Estudo 1: Estudo Hemotion 

  • Incluiu 742 pacientes com TCE grave, predominantemente homens de 48 anos, com colisão automobilística como principal causa. Participaram 34 centros de vários países, incluindo Brasil. 
  • Grupo liberal teve meta de hemoglobina 10 g/dL, grupo restritivo meta de 7 g/dL; na prática, o grupo restritivo ficou próximo de 8 g/dL. 
  • Desfecho primário foi o pior resultado funcional em 6 meses medido pelo escore GOS- estendido (3, 4 e 5). 
  • Não houve diferença estatisticamente significativa entre os grupos, embora numericamente o grupo restritivo tenha mostrado tendência a pior desfecho funcional. 

Estudo 2: Estudo SAHARA 

  • Também incluiu 742 pacientes, maioria mulheres (80%), média de idade 59 anos, com HSA aneurismático tratado em 1 dia em 60% dos casos. Participaram centros do Canadá, Austrália, Estados Unidos e Portugal. 
  • Meta do grupo liberal era hemoglobina 10 g/dL e do restritivo 8 g/dL; na prática, o grupo restritivo ficou próximo de 9 g/dL. 
  • Desfecho principal foi o pior resultado funcional, medido por escala onde menor valor indica pior desfecho. 
  • Não houve diferença estatística significativa entre os grupos, embora o grupo restritivo tenha tido um desfecho levemente pior. 

Estudo 3: Estudo TRAIN 

  • Incluiu 850 pacientes randomizados de 72 centros em 22 países, com participação importante do Brasil. Pacientes tinham média de 50 anos, 55% homens, com lesões como TCE (60%), AVC hemorrágico e hematoma intracerebral. 
  • Alta gravidade dos casos, com Glasgow médio de 4, 70% com pupilas fotoreagentes e 90% em ventilação mecânica. 
  • Meta do grupo liberal era hemoglobina 9 g/dL e do restritivo 7 g/dL; na prática, o grupo restritivo ficou um pouco acima de 7 g/dL. 
  • Desfecho primário foi o pior resultado funcional no escore GOS-estendido. 
  • Não houve diferença significativa entre os grupos em desfecho funcional, tempo de sobrevida, balanço hídrico ou complicações, porém observou-se que o grupo restritivo teve maior proporção de desfechos ruins (72%) comparado ao liberal (62%), com significância estatística. 

Conclusões Gerais 

Os três grandes ensaios não mostraram diferenças claras entre estratégias liberal e restritiva quanto ao desfecho funcional na maioria dos casos. O estudo TRAIN foi o único que mostrou diferença estatisticamente significativa, favorecendo a estratégia liberal com hemoglobina em torno de 9 g/dL para pacientes com TCE, HSA e AVC hemorrágico. 

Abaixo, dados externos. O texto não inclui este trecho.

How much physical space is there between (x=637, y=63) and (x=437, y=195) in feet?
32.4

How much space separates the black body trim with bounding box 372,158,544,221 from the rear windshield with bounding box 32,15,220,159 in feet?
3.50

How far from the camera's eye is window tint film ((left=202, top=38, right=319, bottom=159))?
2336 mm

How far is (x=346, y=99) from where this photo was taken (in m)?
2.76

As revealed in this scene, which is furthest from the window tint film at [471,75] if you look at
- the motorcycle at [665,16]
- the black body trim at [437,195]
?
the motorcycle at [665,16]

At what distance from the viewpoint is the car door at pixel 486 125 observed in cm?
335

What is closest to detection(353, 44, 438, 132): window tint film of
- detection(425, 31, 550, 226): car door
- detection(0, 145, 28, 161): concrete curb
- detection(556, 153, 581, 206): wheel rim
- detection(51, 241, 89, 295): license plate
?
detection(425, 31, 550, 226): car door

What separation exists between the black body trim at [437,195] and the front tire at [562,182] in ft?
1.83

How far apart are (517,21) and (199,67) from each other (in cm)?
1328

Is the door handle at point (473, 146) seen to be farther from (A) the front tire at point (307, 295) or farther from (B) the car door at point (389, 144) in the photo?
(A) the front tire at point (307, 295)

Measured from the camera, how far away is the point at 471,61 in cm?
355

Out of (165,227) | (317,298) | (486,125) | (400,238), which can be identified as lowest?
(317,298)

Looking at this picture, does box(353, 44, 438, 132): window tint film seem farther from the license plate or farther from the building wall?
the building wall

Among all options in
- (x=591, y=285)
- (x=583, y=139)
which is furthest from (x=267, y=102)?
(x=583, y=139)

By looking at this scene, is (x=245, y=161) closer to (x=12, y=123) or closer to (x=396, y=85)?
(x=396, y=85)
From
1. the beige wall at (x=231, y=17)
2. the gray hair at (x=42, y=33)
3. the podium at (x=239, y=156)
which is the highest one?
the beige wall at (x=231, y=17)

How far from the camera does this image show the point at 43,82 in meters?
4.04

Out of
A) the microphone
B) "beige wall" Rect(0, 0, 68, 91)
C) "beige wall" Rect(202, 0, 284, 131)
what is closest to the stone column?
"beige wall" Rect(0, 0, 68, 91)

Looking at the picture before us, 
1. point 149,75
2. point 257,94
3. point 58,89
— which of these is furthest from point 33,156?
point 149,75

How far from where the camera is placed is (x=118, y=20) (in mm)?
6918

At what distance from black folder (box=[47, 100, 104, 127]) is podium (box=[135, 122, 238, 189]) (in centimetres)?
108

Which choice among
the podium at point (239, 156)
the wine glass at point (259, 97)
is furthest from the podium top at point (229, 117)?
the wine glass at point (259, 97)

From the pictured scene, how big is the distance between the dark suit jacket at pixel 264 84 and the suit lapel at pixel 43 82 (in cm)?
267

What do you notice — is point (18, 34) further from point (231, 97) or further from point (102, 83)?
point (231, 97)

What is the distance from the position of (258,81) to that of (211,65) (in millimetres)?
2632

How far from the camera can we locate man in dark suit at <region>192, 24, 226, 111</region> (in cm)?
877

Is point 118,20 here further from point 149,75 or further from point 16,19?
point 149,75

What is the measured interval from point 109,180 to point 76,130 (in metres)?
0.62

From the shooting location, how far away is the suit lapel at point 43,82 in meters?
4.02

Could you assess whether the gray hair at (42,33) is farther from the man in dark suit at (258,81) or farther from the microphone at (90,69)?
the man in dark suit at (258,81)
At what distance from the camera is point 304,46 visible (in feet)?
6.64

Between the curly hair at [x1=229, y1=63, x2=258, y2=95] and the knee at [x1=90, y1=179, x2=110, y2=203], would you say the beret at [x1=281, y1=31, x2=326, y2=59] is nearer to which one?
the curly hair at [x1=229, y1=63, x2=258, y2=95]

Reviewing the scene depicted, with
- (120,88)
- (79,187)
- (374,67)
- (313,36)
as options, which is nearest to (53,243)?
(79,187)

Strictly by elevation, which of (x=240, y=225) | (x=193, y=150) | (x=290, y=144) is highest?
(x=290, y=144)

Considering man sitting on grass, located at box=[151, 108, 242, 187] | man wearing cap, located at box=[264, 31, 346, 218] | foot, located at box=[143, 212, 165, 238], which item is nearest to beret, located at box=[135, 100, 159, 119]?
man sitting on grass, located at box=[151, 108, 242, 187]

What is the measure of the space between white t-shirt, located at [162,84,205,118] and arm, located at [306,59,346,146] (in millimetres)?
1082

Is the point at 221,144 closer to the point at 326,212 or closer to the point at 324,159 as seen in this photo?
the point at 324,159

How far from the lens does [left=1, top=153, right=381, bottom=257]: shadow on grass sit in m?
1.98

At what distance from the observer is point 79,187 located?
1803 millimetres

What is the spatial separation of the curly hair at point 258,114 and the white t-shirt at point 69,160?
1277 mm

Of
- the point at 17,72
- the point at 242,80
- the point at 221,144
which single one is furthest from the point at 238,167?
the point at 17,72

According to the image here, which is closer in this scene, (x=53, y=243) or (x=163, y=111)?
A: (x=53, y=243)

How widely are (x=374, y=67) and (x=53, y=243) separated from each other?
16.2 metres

O estudo TRAIN foi considerado mais representativo da realidade brasileira e de países de baixa renda, pois incluiu maior proporção desses pacientes. A adoção da estratégia liberal pode ser mais adequada para a população local, considerando a gravidade dos pacientes e recursos disponíveis. Desafios futuros incluem replicar esses estudos na prática clínica local para validar os achados e ajustar protocolos de transfusão.